Ein Vorstand prägt auch die Vereinskultur. Welche Wertvorstellungen sind tipiti besonders wichtig?
Mit unserer «Selbstverpflichtung» machen wir unsere Grundhaltung neuen Mitarbeitenden und gegen aussen, gegenüber Eltern und Behörden transparent, damit sie alle mittragen. Dem Vorstand ist auch die Wertschätzung der Arbeit sehr wichtig. Dass tipiti immer wieder grosse ideelle und finanzielle Unterstützungen von Stiftungen und Privaten erfahren darf und seit vielen Jahren vom der Kantons AR unterstützt wird, zeigt uns, dass unsere Haltung geschätzt wird.


Dieses Jahr hat tipiti sein 40-Jahr-Jubliäum. Stimmt es, dass ihr aufgrund eures Engagements für die Betreuung von Flüchtlingskindern die Feier reduziert?
Manchmal muss man die Kräfte konzentrieren. Im Auftrag des Kantons AR übernimmt tipiti alle unbegleiteten minderjährigen Asylsuchenden.
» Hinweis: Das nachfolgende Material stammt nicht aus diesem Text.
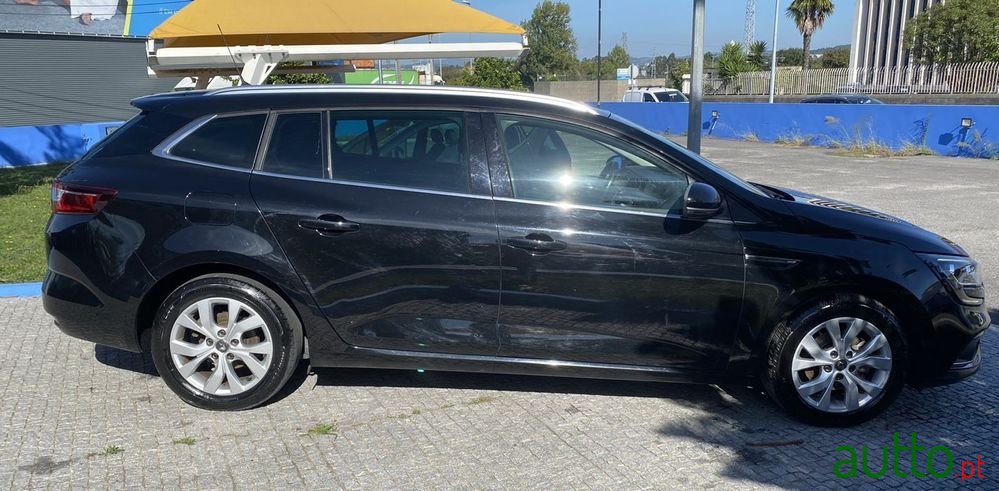 2019' Renault Megane Sport Tourer photo #6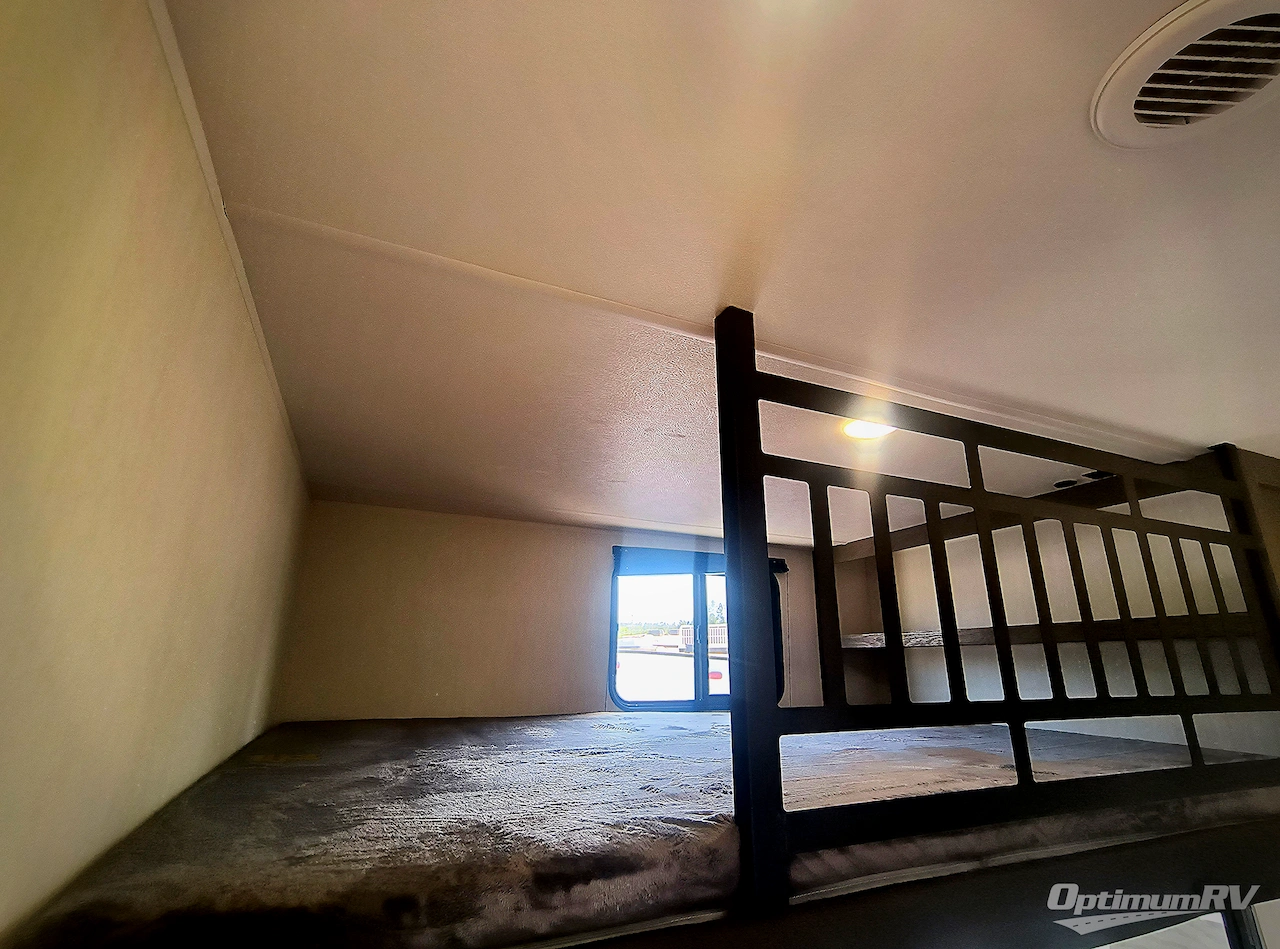 2025 Forest River Cherokee Arctic Wolf Suite 3750SUITE Photo 13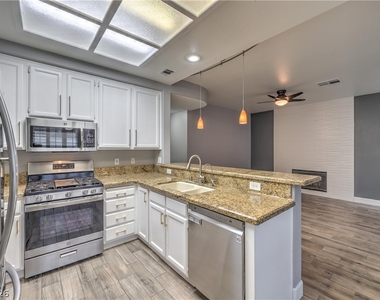 9785 Trail Rider Drive - Photo Thumbnail 16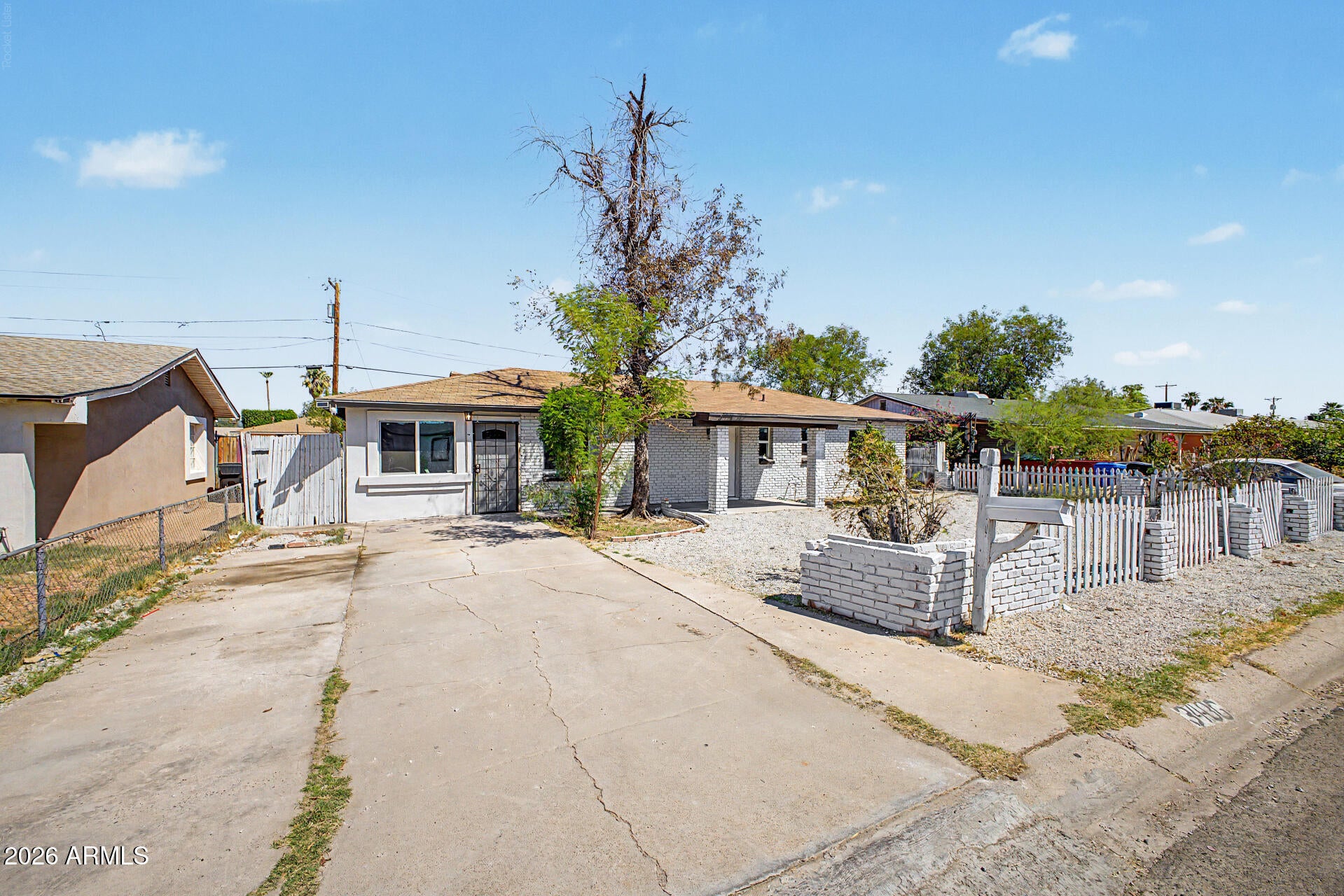 3406 W GLENROSA Avenue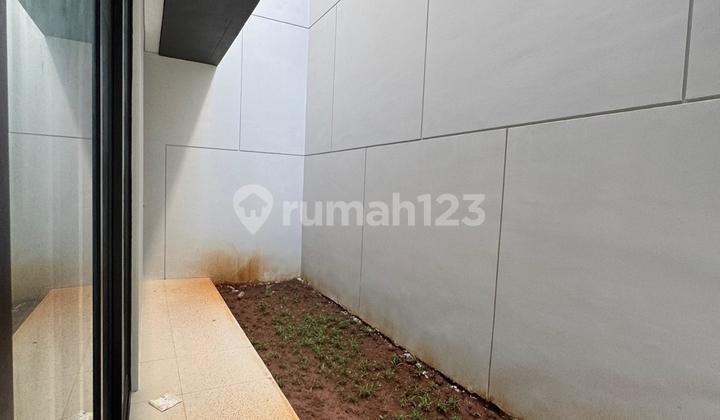 Rumah Modern Kuningan Village Pik 2 10X15 4+1Kt Dekat Patung Naga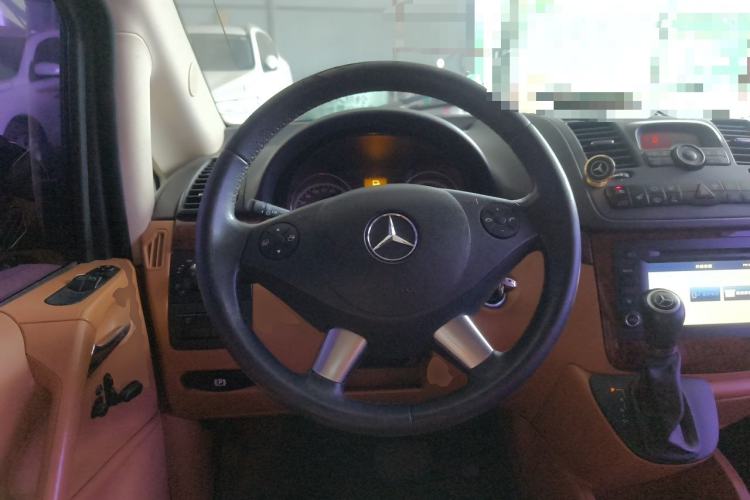 Used Mercedes-Benz Viano 2013 3.0L Navigator Edition Steering Wheel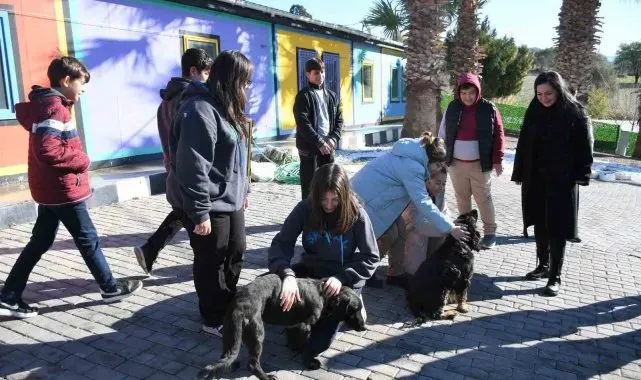 Kuşadası Evcil Hayvan Bakım ve Rehabilitasyon Merkezi, öğrencileri ağırladı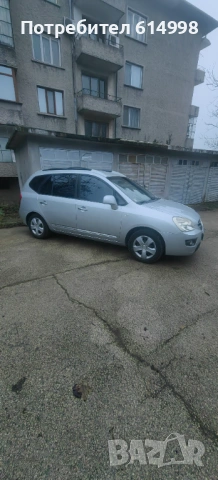 Kia Carens 2.0 CRDI, снимка 6 - Автомобили и джипове - 53911659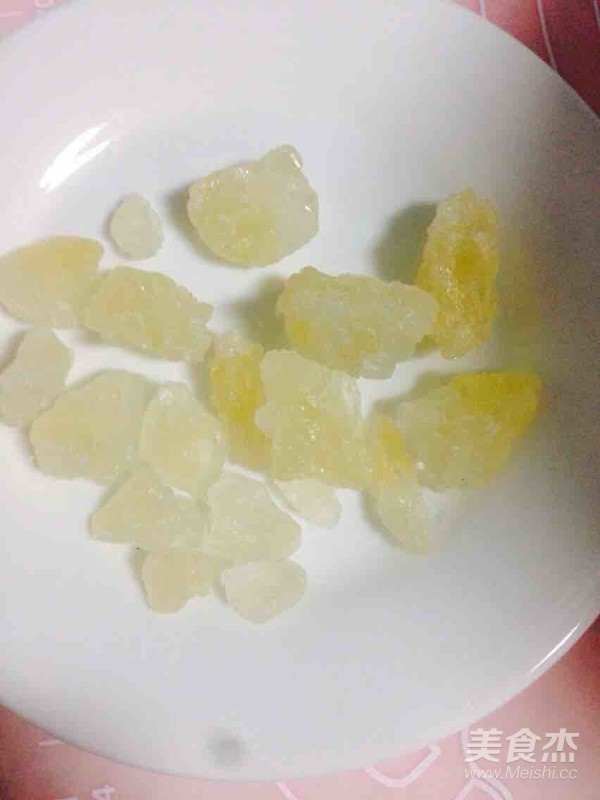 香蕉莲子桂圆红枣枸杞银耳汤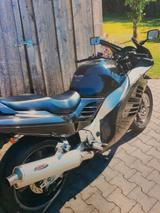 Suzuki RF 900 R   - SUZUKI 900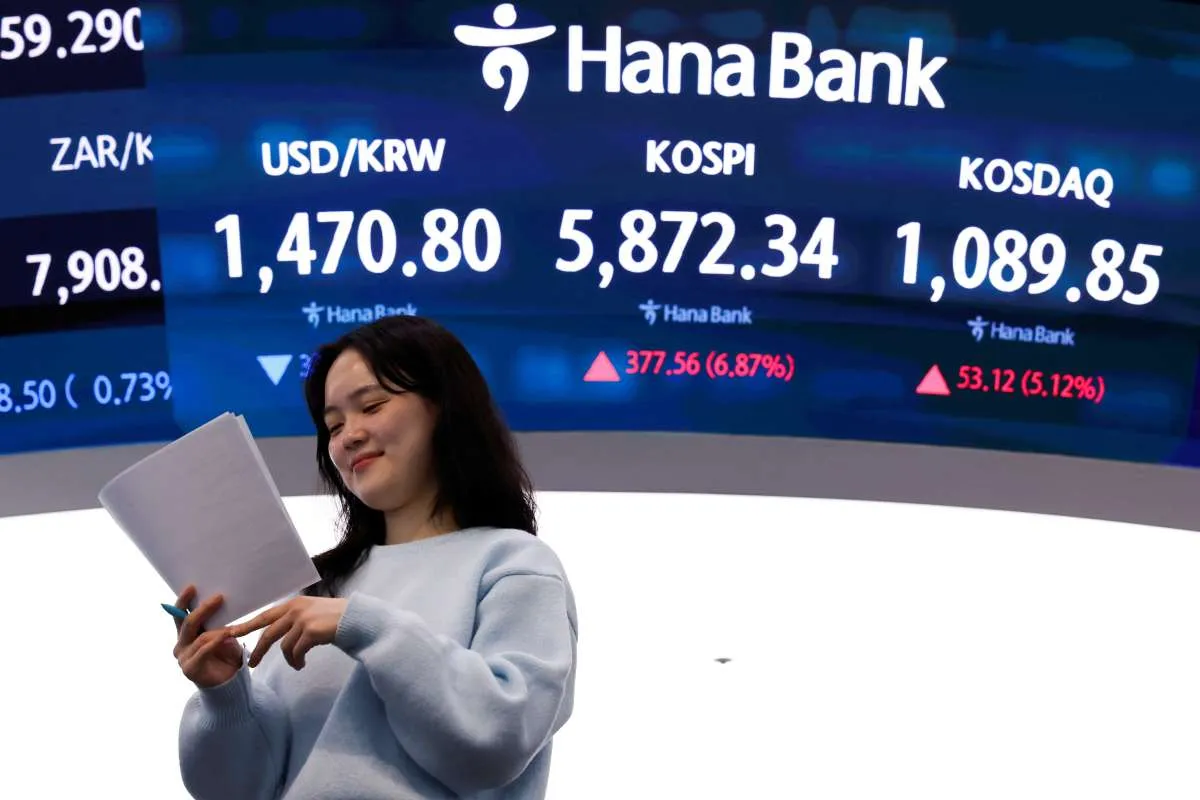 Bursa Asia Bervariasi di Pagi Ini (11/5), Indeks Kospi Cetak Rekor Tertinggi Baru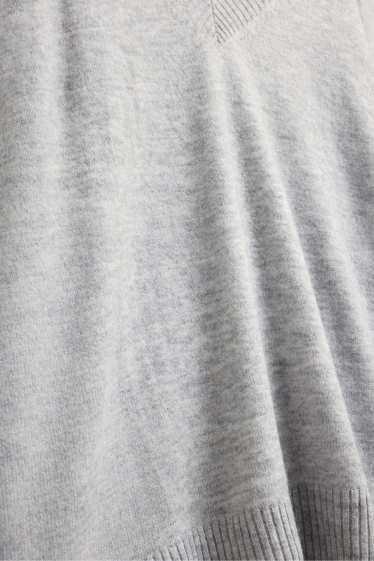Women - V-neck jumper - gray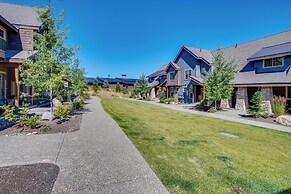 Suncadia Resort Townhome w/ Grill + Fireplace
Wichtig ist uns, dass wir diese jungen Menschen unabhängig ihres Status bis in ein selbständiges Erwachsenenleben begleiten und fördern können. Diese Haltung gemäss unserem Leitbild entwickeln wir gemeinsam mit den Behörden, darüber sind wir sehr froh. Tipiti ist stolz auf ihr 40-jähriges Wirken und darf darauf verweisen. Der Aufbau dieses Bereichs erfordert ein grosses organisatorisches Engagement. Wir werden deshalb das Jubiläum in einem kleineren, privateren Rahmen mit unseren Mitarbeitenden feiern.

Du bist seit August 2015 Rektor des Berufs- und Weiterbildungszentrums Toggenburg (BWZT) und hast leider deinen Rücktritt bekannt gegeben.
Der Vorstand hat mich immer sehr aktiv unterstützt, aber mit meiner zeitlichen Verfügbarkeit kann ich meinen Anforderungen an das Präsidentenamt nicht mehr gerecht werden. Neue Kräfte können auch einen Schub verleihen. Wir sind im Gespräch mit möglichen Persönlichkeiten und ich werde sicherlich den Übergang begleiten.